● **TASKS FOR THIS EXERCISE**
1: Restate the paragraph beginning "DP-based approach: The optimal substructure" in the passage on the DP-based approach, making it shorter while keeping its main facts.
2: In the passage on the DP-based approach, what value does the function get_mem_val return when i equals N?
3: Reproduce the passage on the DP-based approach from "DP-based approach: The" up to and including "complexity to O(n).".

DP-based approach: The optimal substructure of the previous approach contains repetitions which could be avoided by storing previously calculated tips in the array. This would reduce the time complexity to O(n).

Below is the implementation of the above approach: 

C++




// C++ implementation of the approach
#include <bits/stdc++.h>
using namespace std;
 
// Global Variables
int N, X, Y;
 
vector<int> A_right_sum, B_right_sum;
vector<unordered_map<int,
                     unordered_map<int, int> > >
    mem;
vector<unordered_map<int,
                     unordered_map<int, bool> > >
    vis;
 
// Function to check if visited before
bool get_vis_val(int i, int x, int y)
{
    if (i == N)
        return true;
    return vis[i][x][y];
}
 
// Function to return the tip value
int get_mem_val(int i, int x, int y)
{
    if (i == N)
        return 0;
    return mem[i][x][y];
}
 
// Function to calculate the maximum tip possible
void find_ans(int i, int x, int y,
              vector<int> A, vector<int> B)
{
 
    // If already visited
    if (get_vis_val(i, x, y))
        return;
 
    vis[i][x][y] = true;
 
    // If X cannot take more orders
    if (x == 0) {
        mem[i][x][y] = B_right_sum[i];
    }
 
    // If Y cannot take more orders
    else if (y == 0) {
        mem[i][x][y] = A_right_sum[i];
    }
 
    // If both can take orders then
    // calculate the maximum of two
    else {
        find_ans(i + 1, x - 1, y, A, B);
        find_ans(i + 1, x, y - 1, A, B);
        mem[i][x][y]
            = max(get_mem_val(i + 1, x - 1, y)
                      + A[i],
                  get_mem_val(i + 1, x, y - 1)

● **DATASET CONTENT**
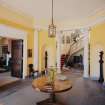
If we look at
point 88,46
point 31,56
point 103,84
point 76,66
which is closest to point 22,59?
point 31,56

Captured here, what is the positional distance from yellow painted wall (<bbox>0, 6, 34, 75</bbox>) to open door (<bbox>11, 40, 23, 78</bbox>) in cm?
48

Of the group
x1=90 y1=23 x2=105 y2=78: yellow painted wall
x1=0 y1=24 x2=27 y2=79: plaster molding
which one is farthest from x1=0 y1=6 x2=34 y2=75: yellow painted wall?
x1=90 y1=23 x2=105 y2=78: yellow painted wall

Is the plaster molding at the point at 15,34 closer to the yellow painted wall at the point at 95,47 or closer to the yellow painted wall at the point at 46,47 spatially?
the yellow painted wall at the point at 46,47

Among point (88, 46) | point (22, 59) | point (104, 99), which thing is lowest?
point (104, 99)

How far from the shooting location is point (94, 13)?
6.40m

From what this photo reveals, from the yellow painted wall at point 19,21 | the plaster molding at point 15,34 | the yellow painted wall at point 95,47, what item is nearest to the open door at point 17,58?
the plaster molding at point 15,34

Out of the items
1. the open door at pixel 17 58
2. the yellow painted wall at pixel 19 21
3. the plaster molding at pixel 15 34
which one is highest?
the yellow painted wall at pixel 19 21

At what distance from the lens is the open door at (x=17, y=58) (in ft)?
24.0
...
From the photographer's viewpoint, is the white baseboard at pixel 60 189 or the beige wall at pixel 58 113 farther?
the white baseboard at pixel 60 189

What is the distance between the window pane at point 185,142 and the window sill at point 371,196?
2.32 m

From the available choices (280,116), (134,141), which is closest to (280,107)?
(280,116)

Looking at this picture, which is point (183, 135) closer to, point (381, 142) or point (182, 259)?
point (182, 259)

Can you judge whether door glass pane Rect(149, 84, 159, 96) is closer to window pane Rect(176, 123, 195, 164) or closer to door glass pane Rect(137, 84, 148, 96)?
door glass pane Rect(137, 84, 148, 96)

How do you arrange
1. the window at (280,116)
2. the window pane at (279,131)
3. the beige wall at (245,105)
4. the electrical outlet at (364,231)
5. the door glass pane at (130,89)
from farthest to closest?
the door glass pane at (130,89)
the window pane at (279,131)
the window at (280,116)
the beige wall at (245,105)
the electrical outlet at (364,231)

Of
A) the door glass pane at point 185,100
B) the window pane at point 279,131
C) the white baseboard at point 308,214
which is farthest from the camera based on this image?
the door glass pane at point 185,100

● **OUTPUTS**
1: DP-based approach: storing previously calculated tips in an array avoids the repetitions in the previous approach's optimal substructure and reduces the time complexity to O(n).

2: It returns 0.

3:
DP-based approach: The optimal substructure of the previous approach contains repetitions which could be avoided by storing previously calculated tips in the array. This would reduce the time complexity to O(n).